» EXERCISE OBJECTIVE
Starting at the top of the entries below, set down every line exactly, please, until you reach the line with "<p>Metalguru, y-tunnus 2195311-8", which is included too.

# # #

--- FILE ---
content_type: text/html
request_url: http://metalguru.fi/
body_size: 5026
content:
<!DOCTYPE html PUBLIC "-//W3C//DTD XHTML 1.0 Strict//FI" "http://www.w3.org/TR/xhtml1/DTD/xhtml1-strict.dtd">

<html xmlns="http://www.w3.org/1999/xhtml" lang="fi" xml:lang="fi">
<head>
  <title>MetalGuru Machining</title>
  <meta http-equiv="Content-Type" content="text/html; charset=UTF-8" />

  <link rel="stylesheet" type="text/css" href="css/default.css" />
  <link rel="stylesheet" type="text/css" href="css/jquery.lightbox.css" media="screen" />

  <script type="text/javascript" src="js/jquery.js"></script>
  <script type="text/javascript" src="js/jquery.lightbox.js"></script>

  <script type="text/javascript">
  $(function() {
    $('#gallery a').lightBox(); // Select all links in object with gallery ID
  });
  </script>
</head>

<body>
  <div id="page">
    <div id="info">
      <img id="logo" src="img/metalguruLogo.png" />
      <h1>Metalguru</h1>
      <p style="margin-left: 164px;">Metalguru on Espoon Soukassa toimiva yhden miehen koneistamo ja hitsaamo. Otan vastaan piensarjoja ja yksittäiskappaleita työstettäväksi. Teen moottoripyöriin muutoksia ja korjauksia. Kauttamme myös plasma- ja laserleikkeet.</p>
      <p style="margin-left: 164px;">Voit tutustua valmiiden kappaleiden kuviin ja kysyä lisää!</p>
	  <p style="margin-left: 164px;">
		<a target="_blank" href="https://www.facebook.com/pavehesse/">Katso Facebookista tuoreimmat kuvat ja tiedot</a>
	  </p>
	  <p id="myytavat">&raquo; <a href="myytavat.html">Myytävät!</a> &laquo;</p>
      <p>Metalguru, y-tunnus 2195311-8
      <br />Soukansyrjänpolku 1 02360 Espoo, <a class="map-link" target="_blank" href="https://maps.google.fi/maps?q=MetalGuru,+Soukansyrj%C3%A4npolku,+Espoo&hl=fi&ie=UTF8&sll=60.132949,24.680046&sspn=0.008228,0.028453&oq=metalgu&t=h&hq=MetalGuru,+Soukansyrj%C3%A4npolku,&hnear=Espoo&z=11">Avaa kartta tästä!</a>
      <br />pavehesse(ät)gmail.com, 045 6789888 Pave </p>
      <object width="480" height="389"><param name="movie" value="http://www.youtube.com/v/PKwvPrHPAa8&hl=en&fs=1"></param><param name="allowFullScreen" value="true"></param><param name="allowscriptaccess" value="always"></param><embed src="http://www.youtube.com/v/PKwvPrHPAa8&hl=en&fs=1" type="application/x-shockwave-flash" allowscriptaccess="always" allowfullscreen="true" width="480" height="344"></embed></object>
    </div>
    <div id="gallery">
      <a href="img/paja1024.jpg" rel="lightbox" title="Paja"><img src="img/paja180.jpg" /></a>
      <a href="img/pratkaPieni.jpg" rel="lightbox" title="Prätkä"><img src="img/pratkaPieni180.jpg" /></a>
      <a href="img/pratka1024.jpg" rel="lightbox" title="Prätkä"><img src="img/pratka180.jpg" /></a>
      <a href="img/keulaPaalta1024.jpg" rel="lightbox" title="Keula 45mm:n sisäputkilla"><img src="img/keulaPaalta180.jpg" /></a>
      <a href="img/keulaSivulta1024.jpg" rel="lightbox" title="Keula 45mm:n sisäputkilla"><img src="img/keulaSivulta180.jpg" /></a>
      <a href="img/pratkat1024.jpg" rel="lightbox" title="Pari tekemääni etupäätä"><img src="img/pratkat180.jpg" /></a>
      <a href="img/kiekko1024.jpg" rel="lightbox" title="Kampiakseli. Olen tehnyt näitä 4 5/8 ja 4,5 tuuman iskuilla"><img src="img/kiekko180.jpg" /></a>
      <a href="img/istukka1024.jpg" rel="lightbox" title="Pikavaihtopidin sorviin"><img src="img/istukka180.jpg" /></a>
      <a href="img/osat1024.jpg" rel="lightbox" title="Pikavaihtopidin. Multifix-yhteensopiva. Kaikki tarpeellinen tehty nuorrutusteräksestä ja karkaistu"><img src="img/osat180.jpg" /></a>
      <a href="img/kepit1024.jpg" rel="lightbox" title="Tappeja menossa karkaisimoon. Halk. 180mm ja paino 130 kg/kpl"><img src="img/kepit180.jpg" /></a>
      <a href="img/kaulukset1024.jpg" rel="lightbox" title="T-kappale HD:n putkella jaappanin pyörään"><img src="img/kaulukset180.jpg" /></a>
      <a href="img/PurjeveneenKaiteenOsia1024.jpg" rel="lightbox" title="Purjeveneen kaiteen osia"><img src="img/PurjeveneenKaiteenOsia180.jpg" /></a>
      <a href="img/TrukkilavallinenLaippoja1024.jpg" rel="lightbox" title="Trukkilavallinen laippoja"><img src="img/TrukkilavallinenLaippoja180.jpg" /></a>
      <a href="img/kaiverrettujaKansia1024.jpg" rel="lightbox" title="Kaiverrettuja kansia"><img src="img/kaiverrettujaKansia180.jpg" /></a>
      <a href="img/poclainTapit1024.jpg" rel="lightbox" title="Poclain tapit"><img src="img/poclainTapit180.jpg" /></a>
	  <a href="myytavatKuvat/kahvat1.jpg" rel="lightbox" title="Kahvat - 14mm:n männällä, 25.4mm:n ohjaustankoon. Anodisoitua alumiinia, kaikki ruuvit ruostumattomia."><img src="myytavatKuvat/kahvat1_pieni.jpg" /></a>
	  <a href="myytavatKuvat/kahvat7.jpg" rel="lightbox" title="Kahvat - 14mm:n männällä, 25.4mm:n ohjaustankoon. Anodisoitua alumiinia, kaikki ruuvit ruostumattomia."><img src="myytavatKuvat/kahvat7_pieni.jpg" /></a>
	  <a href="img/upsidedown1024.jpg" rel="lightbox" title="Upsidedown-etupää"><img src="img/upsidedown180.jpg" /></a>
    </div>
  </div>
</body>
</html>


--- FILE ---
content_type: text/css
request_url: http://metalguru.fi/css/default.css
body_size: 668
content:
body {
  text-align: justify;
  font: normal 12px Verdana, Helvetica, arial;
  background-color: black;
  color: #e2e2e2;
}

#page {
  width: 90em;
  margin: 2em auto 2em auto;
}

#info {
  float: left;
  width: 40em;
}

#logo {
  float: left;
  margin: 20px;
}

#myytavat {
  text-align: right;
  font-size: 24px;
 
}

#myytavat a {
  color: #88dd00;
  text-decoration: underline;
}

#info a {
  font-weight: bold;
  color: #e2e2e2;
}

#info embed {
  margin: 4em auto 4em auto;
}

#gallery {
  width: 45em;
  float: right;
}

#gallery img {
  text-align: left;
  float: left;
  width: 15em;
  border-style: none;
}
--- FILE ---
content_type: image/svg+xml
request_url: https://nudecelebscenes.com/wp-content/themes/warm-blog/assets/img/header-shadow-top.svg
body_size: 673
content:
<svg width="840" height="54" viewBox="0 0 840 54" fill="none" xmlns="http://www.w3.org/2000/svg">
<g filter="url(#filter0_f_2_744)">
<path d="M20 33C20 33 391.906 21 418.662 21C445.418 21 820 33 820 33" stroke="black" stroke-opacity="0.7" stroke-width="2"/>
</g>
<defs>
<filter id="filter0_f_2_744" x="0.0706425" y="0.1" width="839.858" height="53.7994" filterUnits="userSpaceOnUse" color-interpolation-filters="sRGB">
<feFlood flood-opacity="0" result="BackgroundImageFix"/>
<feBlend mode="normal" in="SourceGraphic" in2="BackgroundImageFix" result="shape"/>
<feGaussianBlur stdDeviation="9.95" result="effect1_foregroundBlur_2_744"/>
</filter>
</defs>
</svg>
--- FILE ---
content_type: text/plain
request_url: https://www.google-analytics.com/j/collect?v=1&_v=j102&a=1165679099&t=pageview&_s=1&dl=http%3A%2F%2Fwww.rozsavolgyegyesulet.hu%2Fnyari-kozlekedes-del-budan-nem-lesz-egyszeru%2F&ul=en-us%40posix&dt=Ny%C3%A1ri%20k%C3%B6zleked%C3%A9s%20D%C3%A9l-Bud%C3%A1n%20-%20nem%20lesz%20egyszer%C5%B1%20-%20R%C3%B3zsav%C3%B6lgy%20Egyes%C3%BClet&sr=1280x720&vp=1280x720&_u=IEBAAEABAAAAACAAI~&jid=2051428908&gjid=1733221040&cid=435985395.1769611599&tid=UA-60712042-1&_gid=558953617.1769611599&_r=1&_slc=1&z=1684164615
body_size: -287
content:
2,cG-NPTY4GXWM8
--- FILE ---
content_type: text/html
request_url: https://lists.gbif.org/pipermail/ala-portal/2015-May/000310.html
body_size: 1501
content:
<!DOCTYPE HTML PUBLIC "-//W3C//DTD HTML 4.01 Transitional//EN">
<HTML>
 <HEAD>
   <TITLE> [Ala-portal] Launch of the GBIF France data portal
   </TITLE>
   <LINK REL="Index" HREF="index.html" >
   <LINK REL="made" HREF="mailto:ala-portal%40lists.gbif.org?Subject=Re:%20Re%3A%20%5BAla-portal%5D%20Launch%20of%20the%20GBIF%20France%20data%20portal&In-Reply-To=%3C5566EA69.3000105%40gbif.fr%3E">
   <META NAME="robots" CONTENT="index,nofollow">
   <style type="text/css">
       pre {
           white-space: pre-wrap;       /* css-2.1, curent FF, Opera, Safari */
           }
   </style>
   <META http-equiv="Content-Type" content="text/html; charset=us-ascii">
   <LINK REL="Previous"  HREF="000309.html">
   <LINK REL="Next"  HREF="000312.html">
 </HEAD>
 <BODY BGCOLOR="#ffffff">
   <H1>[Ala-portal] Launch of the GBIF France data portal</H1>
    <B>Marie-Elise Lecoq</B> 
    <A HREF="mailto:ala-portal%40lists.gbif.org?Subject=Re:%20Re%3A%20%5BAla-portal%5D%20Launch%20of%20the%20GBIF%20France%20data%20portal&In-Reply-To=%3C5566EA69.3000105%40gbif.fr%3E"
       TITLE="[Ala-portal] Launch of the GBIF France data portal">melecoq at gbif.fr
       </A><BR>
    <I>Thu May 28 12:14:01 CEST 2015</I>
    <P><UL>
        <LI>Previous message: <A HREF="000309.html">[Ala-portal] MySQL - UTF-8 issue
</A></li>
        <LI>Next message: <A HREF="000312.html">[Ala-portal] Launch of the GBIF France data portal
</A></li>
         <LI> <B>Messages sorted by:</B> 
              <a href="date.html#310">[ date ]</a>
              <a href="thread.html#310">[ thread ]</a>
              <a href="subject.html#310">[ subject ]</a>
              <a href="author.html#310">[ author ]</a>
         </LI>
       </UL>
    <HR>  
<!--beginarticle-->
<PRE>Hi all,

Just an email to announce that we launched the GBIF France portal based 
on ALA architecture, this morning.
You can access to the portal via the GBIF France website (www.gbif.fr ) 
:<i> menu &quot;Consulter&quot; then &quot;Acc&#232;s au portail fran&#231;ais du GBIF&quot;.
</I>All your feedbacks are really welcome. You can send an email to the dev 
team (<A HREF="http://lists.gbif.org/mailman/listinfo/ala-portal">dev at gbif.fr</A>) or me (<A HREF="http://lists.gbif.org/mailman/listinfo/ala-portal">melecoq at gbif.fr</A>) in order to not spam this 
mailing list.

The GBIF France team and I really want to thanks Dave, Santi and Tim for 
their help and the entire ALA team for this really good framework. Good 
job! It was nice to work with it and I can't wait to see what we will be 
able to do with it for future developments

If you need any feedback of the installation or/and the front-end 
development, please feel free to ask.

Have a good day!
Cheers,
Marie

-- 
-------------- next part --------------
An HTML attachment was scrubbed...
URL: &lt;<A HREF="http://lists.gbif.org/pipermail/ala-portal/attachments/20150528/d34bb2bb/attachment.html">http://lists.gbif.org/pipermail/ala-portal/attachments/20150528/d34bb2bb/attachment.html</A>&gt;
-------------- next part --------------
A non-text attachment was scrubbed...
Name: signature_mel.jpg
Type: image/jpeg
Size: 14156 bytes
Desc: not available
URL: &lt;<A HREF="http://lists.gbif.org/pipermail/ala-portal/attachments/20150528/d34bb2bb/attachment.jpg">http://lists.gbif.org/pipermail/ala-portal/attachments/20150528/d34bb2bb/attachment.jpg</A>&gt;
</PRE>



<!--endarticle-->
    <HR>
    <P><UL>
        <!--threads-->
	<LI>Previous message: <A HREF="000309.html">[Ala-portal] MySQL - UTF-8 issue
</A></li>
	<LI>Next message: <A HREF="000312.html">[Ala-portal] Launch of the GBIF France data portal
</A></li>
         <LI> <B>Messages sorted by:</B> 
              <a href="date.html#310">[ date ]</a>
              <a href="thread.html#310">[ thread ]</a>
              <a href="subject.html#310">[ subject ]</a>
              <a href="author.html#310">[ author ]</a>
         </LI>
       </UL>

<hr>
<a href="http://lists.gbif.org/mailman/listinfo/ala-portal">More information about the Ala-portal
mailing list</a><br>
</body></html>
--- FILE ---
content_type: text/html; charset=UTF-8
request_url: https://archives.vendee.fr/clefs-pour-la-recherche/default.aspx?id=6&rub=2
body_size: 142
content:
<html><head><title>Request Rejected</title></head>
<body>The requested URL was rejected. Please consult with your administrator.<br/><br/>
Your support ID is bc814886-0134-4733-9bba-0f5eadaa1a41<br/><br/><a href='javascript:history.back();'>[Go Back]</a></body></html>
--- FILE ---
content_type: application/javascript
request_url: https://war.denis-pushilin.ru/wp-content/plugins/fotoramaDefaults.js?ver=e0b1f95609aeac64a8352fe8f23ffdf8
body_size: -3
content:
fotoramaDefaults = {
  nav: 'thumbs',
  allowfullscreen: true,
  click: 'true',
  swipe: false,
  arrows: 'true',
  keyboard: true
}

# # #

» WRITTEN REPLY
--- FILE ---
content_type: text/html
request_url: http://metalguru.fi/
body_size: 5026
content:
<!DOCTYPE html PUBLIC "-//W3C//DTD XHTML 1.0 Strict//FI" "http://www.w3.org/TR/xhtml1/DTD/xhtml1-strict.dtd">

<html xmlns="http://www.w3.org/1999/xhtml" lang="fi" xml:lang="fi">
<head>
  <title>MetalGuru Machining</title>
  <meta http-equiv="Content-Type" content="text/html; charset=UTF-8" />

  <link rel="stylesheet" type="text/css" href="css/default.css" />
  <link rel="stylesheet" type="text/css" href="css/jquery.lightbox.css" media="screen" />

  <script type="text/javascript" src="js/jquery.js"></script>
  <script type="text/javascript" src="js/jquery.lightbox.js"></script>

  <script type="text/javascript">
  $(function() {
    $('#gallery a').lightBox(); // Select all links in object with gallery ID
  });
  </script>
</head>

<body>
  <div id="page">
    <div id="info">
      <img id="logo" src="img/metalguruLogo.png" />
      <h1>Metalguru</h1>
      <p style="margin-left: 164px;">Metalguru on Espoon Soukassa toimiva yhden miehen koneistamo ja hitsaamo. Otan vastaan piensarjoja ja yksittäiskappaleita työstettäväksi. Teen moottoripyöriin muutoksia ja korjauksia. Kauttamme myös plasma- ja laserleikkeet.</p>
      <p style="margin-left: 164px;">Voit tutustua valmiiden kappaleiden kuviin ja kysyä lisää!</p>
	  <p style="margin-left: 164px;">
		<a target="_blank" href="https://www.facebook.com/pavehesse/">Katso Facebookista tuoreimmat kuvat ja tiedot</a>
	  </p>
	  <p id="myytavat">&raquo; <a href="myytavat.html">Myytävät!</a> &laquo;</p>
      <p>Metalguru, y-tunnus 2195311-8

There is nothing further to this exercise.